The memory 22 may include high speed random access memory and may also include non-volatile memory, such as at least one magnetic disk storage device, flash memory device, or other non-volatile solid state storage device. In some embodiments, the memory 22 may optionally include memory located remotely from the processor 21, and these remote memories may be connected to the processor 21 via a network. Examples of such networks include, but are not limited to, the internet, intranets, local area networks, mobile communication networks, and combinations thereof.
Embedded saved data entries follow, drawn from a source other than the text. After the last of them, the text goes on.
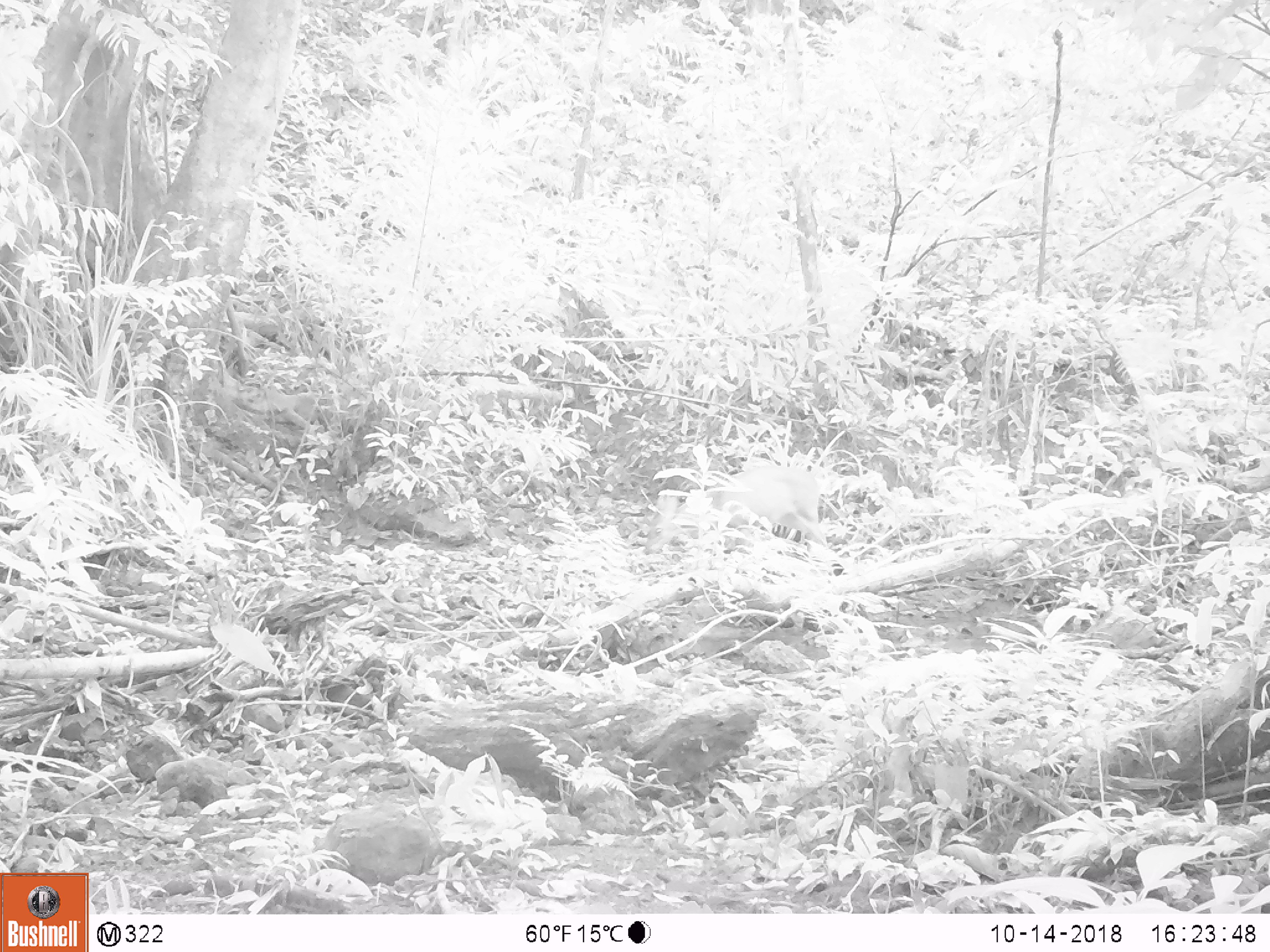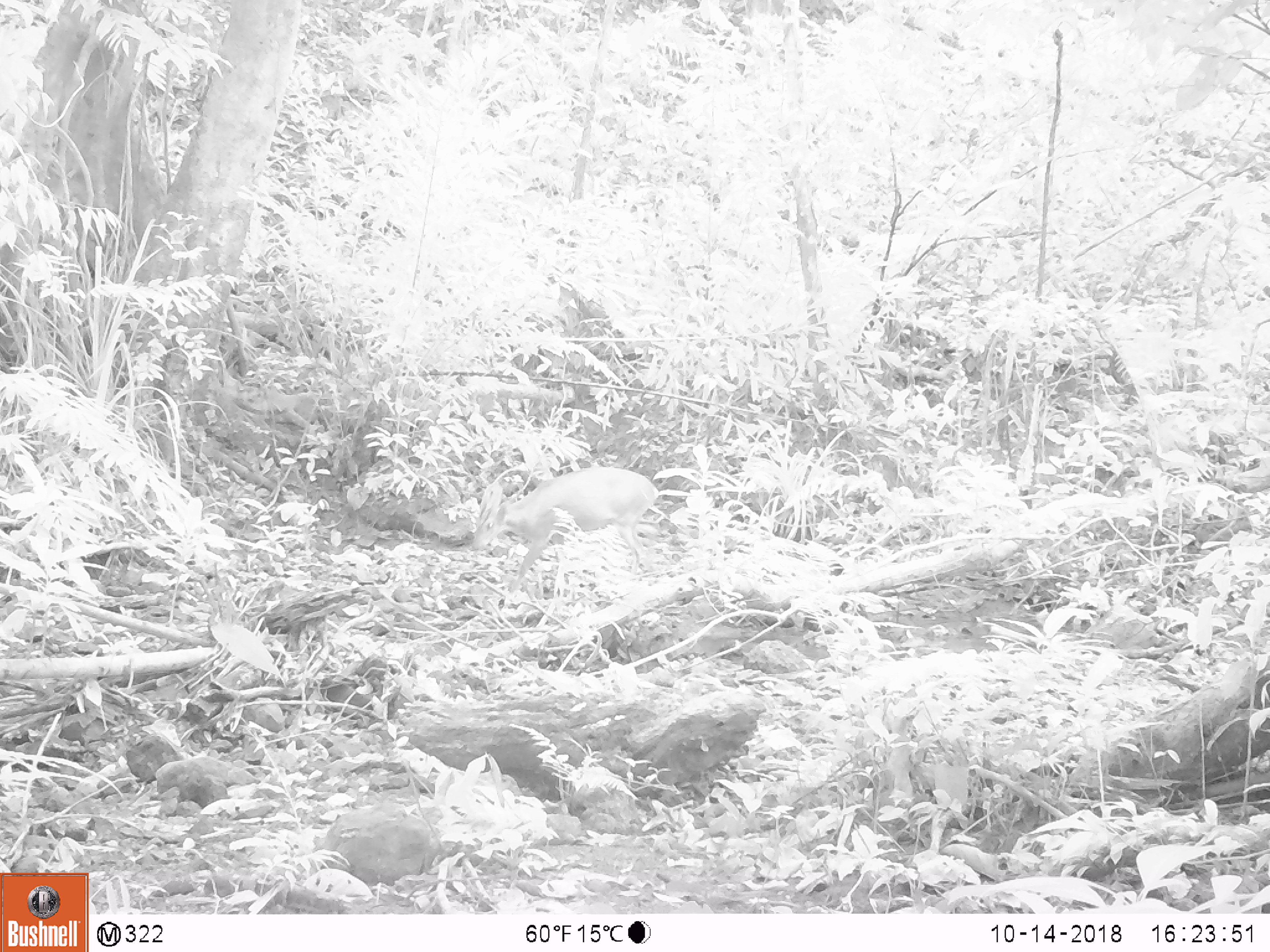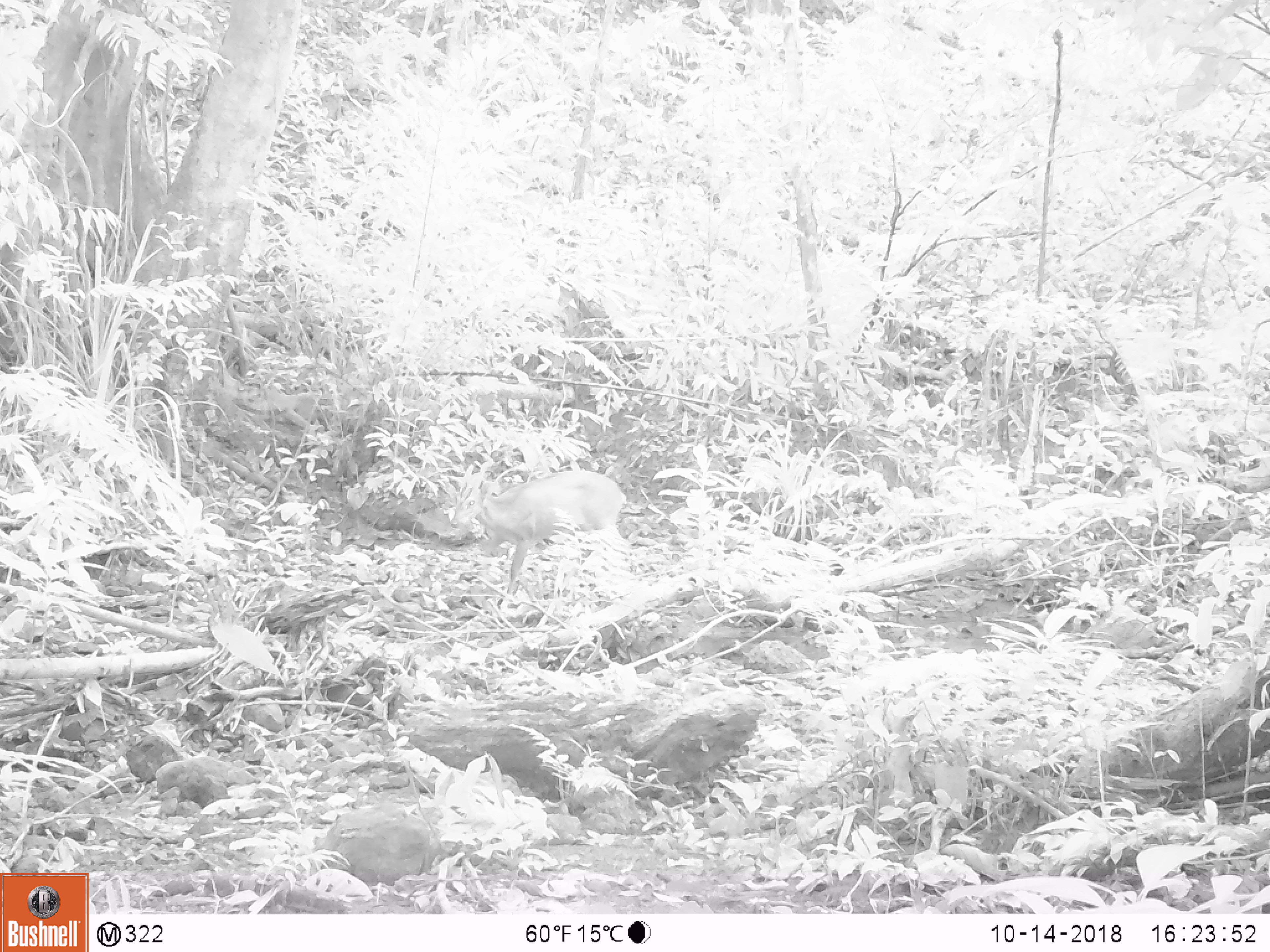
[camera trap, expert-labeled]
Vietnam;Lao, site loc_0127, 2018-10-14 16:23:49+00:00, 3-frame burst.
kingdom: Animalia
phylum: Chordata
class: Mammalia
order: Artiodactyla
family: Cervidae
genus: Muntiacus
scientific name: Muntiacus vuquangensis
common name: large-antlered muntjac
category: large antlered muntjac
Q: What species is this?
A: Large antlered muntjac (large-antlered muntjac) (Muntiacus vuquangensis).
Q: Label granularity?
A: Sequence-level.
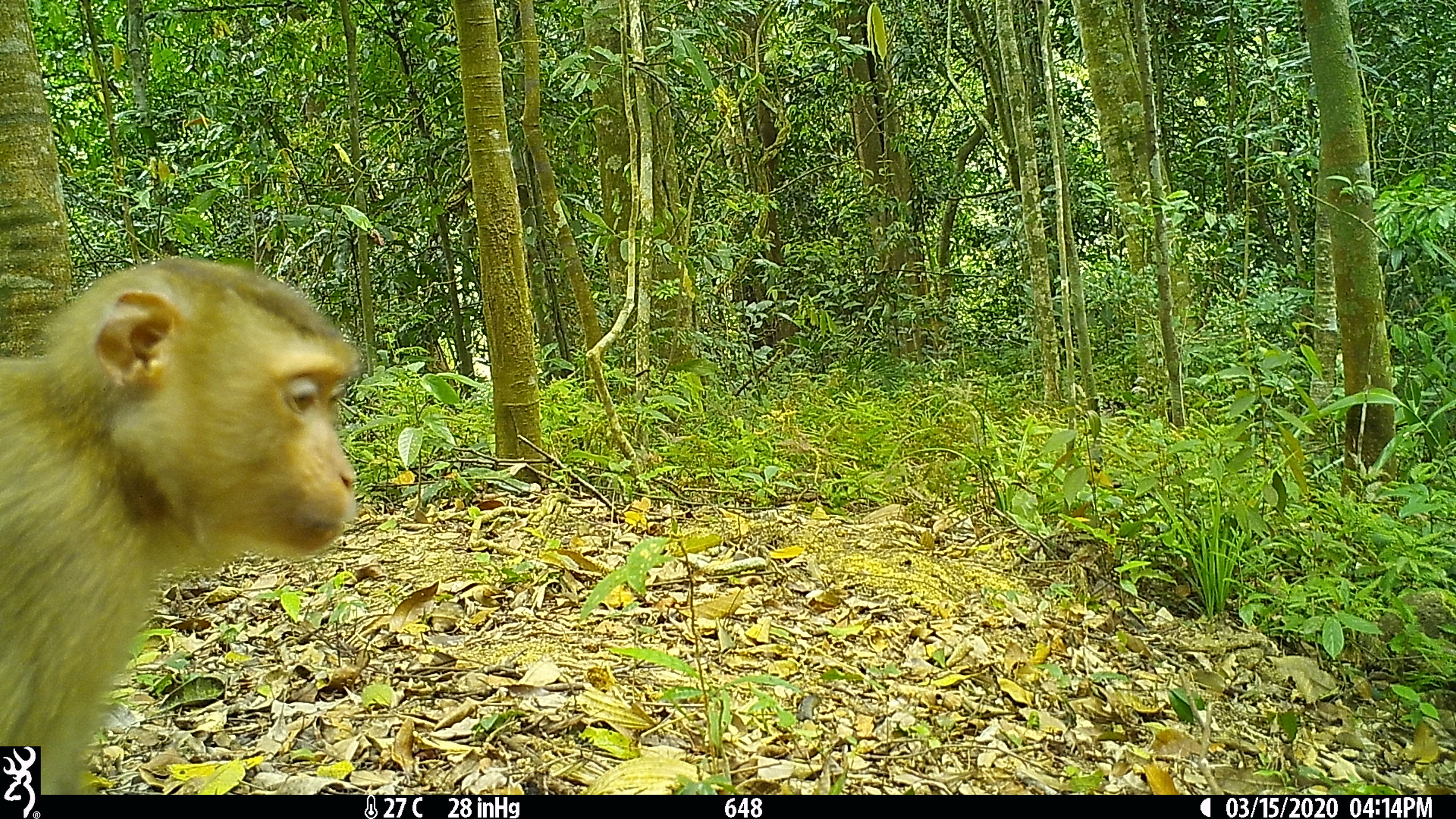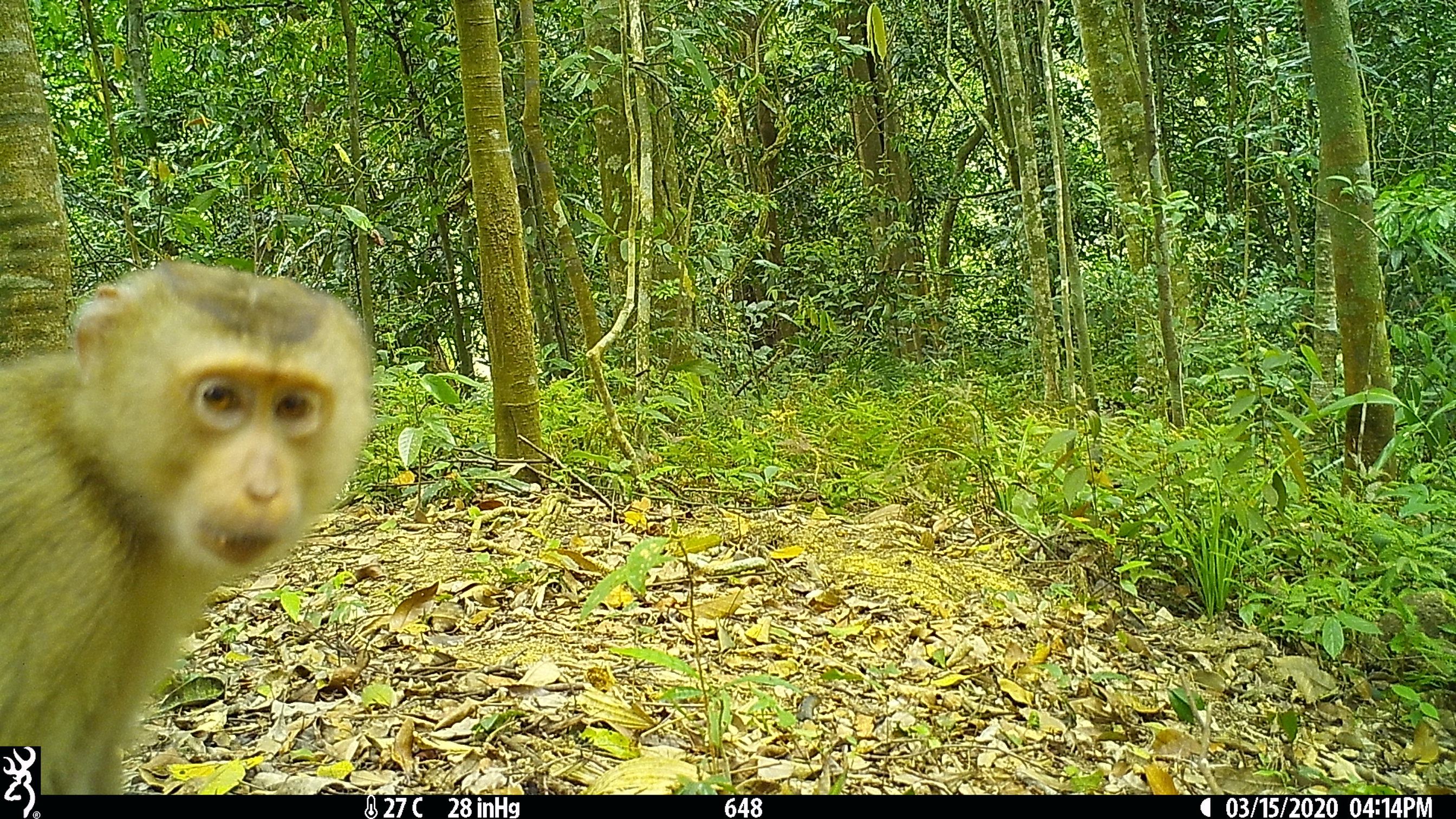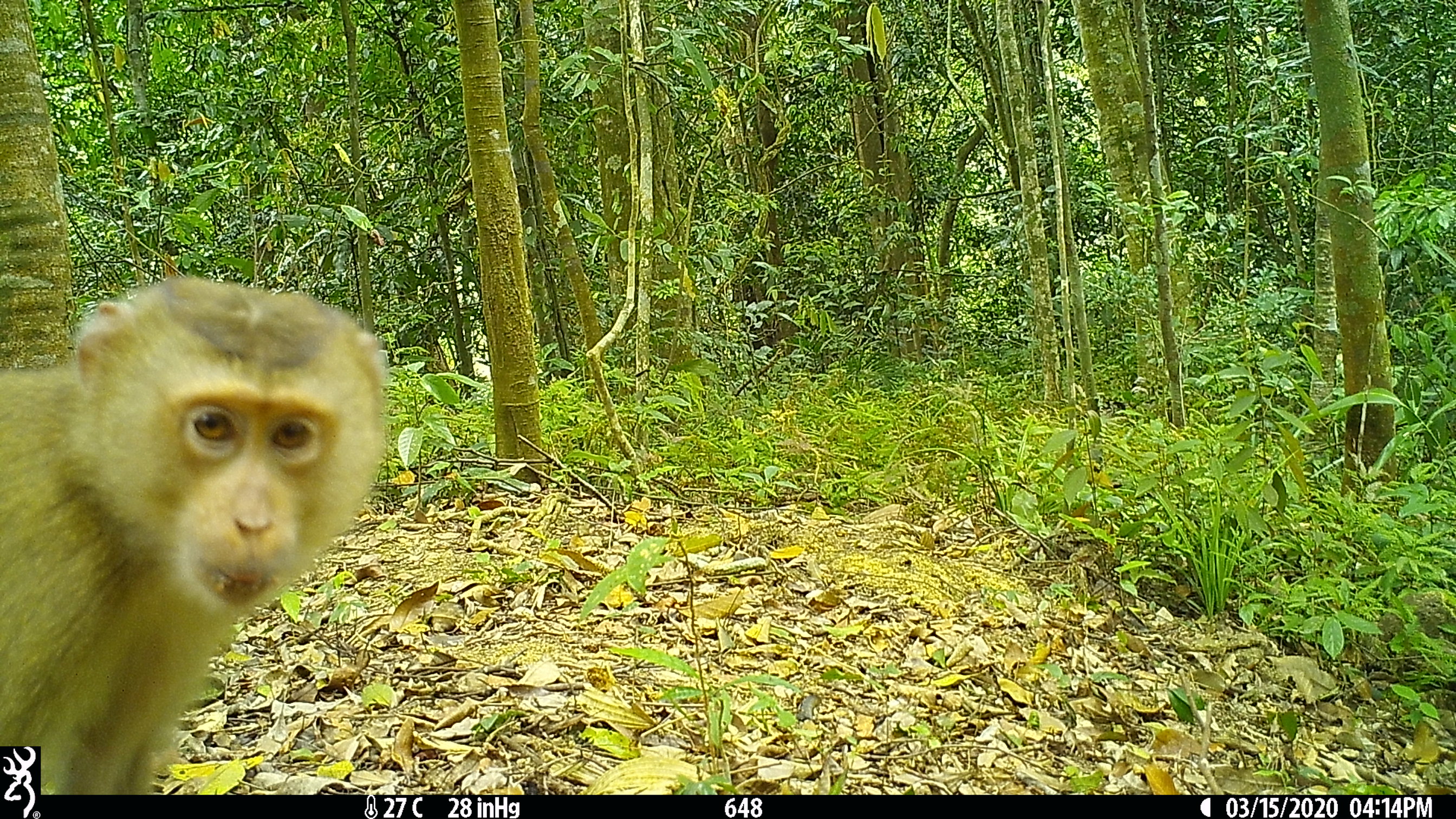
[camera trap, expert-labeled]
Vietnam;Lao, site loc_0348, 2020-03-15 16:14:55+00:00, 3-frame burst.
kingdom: Animalia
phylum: Chordata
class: Mammalia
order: Primates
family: Cercopithecidae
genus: Macaca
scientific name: Macaca nemestrina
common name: pig-tailed macaque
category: pig tailed macaque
Pig tailed macaque (pig-tailed macaque) (Macaca nemestrina). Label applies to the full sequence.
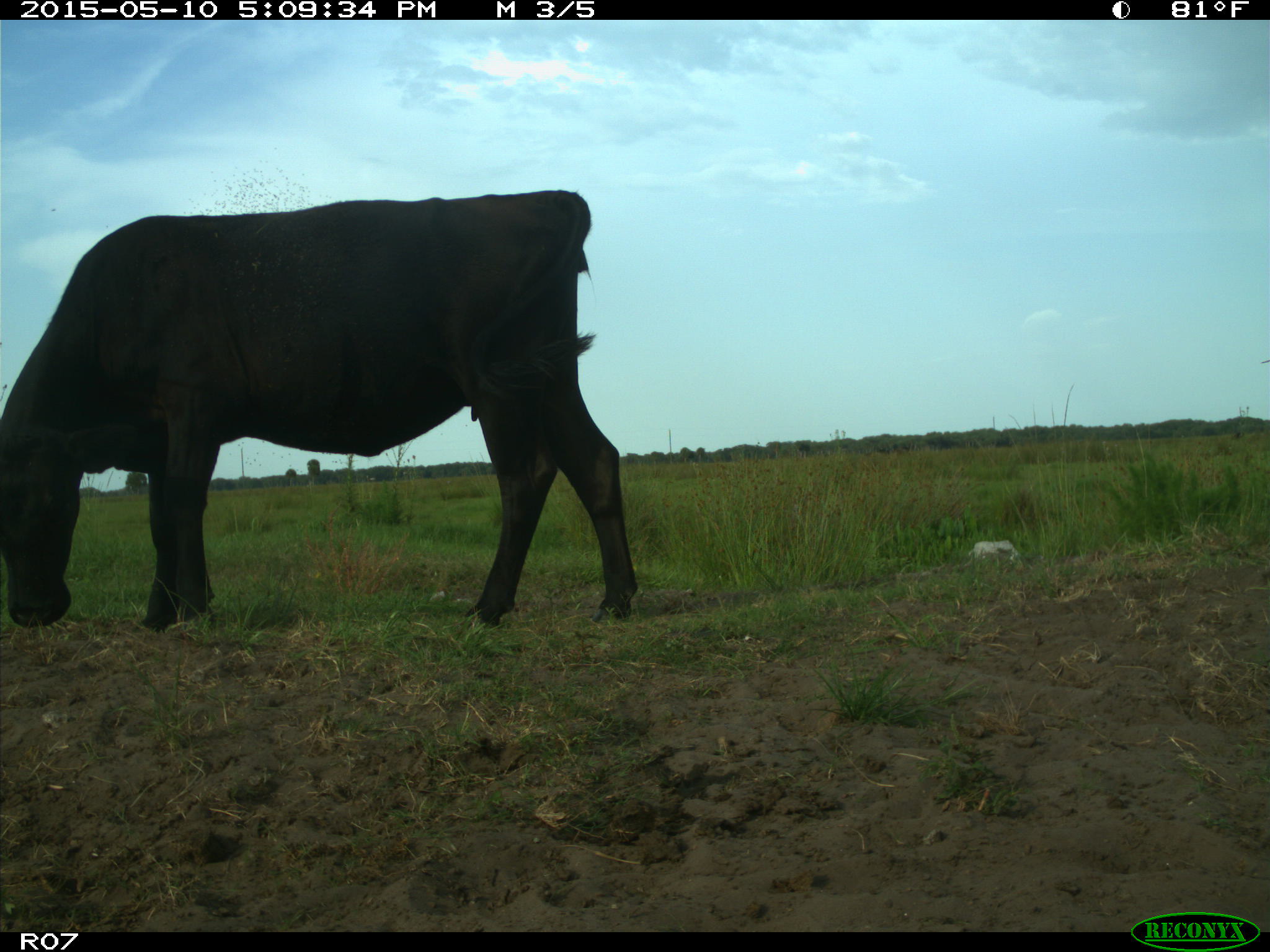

The program instructions/modules are stored in the memory 22 and, when executed by the one or more processors 21, perform the traffic flow based fault location method of embodiment 1 described above, for example, perform the steps shown in fig. 2, fig. 3, fig. 5, and fig. 6 described above.

Those of ordinary skill in the art will appreciate that all or part of the steps of the various methods of the embodiments may be implemented by associated hardware as instructed by a program, which may be stored on a computer-readable storage medium, which may include: read Only Memory (ROM), Random Access Memory (RAM), magnetic or optical disks, and the like.

It will be understood by those skilled in the art that the foregoing is only a preferred embodiment of the present invention, and is not intended to limit the invention, and that any modification, equivalent replacement, or improvement made within the spirit and principle of the present invention should be included in the scope of the present invention.

Claims

1. A fault positioning method based on service flow is characterized by comprising the following steps:

2. The method according to claim 1, wherein the communication device initializes a filter table after being powered on, for recording the fault information packet that has been uploaded to the control plane; the filtering process of the forwarding plane for the fault information packet specifically includes:

3. The method according to claim 2, wherein the speed limit processing procedure of the forwarding plane for the fault information packet specifically comprises:

4. The method according to claim 3, wherein the configuring the METER speed limit in the forwarding plane according to the packet processing speed of the control plane specifically comprises:

5. The method according to claim 3, wherein the configuring the METER speed limit in the forwarding plane according to the packet processing speed of the control plane specifically comprises:

6. The traffic-flow based fault location method of claim 2, wherein after the forwarding plane sends the fault information message to the control plane, the method further comprises:

7. The method of claim 6, wherein the table entry specification of the filter table is N, and the filter table is stored in a filter module; the clearing of the fault information message in the filter table is realized through a hardware packet sending module and a filter module, and specifically comprises the following steps:

8. The method for locating a fault based on a service flow according to any one of claims 1 to 7, wherein a control plane obtains the fault information by analyzing the fault information packet, and further performs fault location and processing according to the fault information, specifically:

9. The method as claimed in any of claims 1 to 7, wherein the fault information includes one or more of a device port, a source destination MAC address, a source destination IP address + protocol number, and a source destination port number corresponding to the fault service.

10. A traffic-based fault location apparatus, comprising at least one processor and a memory, wherein the at least one processor and the memory are connected by a data bus, and the memory stores instructions executable by the at least one processor, and the instructions are configured to perform the traffic-based fault location method according to any one of claims 1 to 9 after being executed by the processor.